Thursday, August 26, 2010

Me and Orson Welles: Movie Review

The perfect blend of coming-of-age and theatre.

The "me" in Me and Orson Welles is Richard (Zac Efron) a high school student who gets himself a part in Orson Welles' production of Julius Caesar at the Mercury Theatre in 1937. He's the kind of kid that loves everything creative in the world, is romantic, and is confident and sure of himself. Well, that is until he's alongside Orson Welles. Christian McKay plays Welles as the cocky and out-spoken man that he surely was. 2008

Directed by: Richard Linklater

Screenplay by: Richard Linklater

Starring: Christian McKay, Zac Efron

Directed by Richard Linklater, he has managed to turn this coming-of-age film into a Shakespearean theatrical production. My living room was transported into a theatre house, and I was watching a play. The lighting and score mirrored the production and its time; the actors were all right on cue; and backstage became the forefront.

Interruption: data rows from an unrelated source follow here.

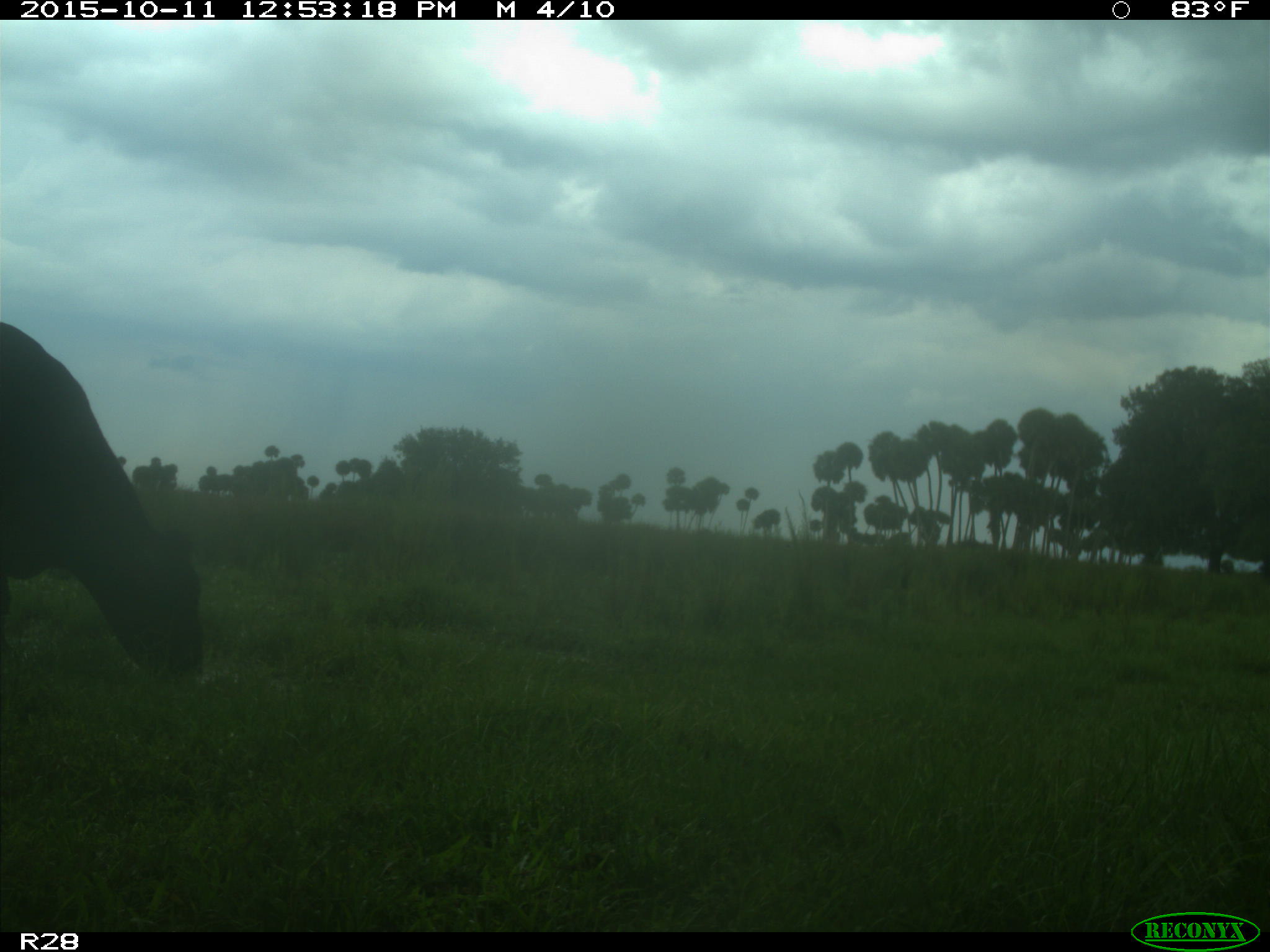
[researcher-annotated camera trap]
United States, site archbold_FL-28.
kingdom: Animalia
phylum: Chordata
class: Mammalia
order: Artiodactyla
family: Bovidae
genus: Bos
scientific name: Bos taurus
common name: domestic cow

It’s a story for the love of the creative arts, the disillusionment that can come with a teenagers brush with greatness (or great arrogance, or of course both), and a story of what it would have been like to be part of an Orson Welles production. It must have been great to be Orson Welles (particularly at this time with a brilliant future ahead of him) and McKay makes that known.

It would not have been as great to be a cast or crew member. They are just there to recognize his greatness and when they do it to Welles’ desire, they experience the highs from the respect of an idol, and when he decides that they are just not good enough, they experience the lows of scathing criticism.

The cast includes Eddie Marsan as Welles’ collaborator John Houseman, James Tupper as famous actor Joseph Cotton, and Claire Danes as an eager-to-please but determined young woman. Of course Welles thinks he has a lot to teach Richard about women, and the screenplay works in a refreshing amount of humour and romance. Zac Efron as the lead character very effectively navigates the audience through this world of greatness, creative discovery, theatrical nightmares, and a little bit of love in his one week with Orson Welles.

This film is not a biopic, it's just the story of a young man discovering the acting world and the real world -- all alongside one of the most dramatic artists of the time. Romance was added to the storyline, along with a touch of self-discovery and world wonderment -- but that was done beautifully and softly. Me and Orson Welles is the perfect blend of coming-of-age and theatre.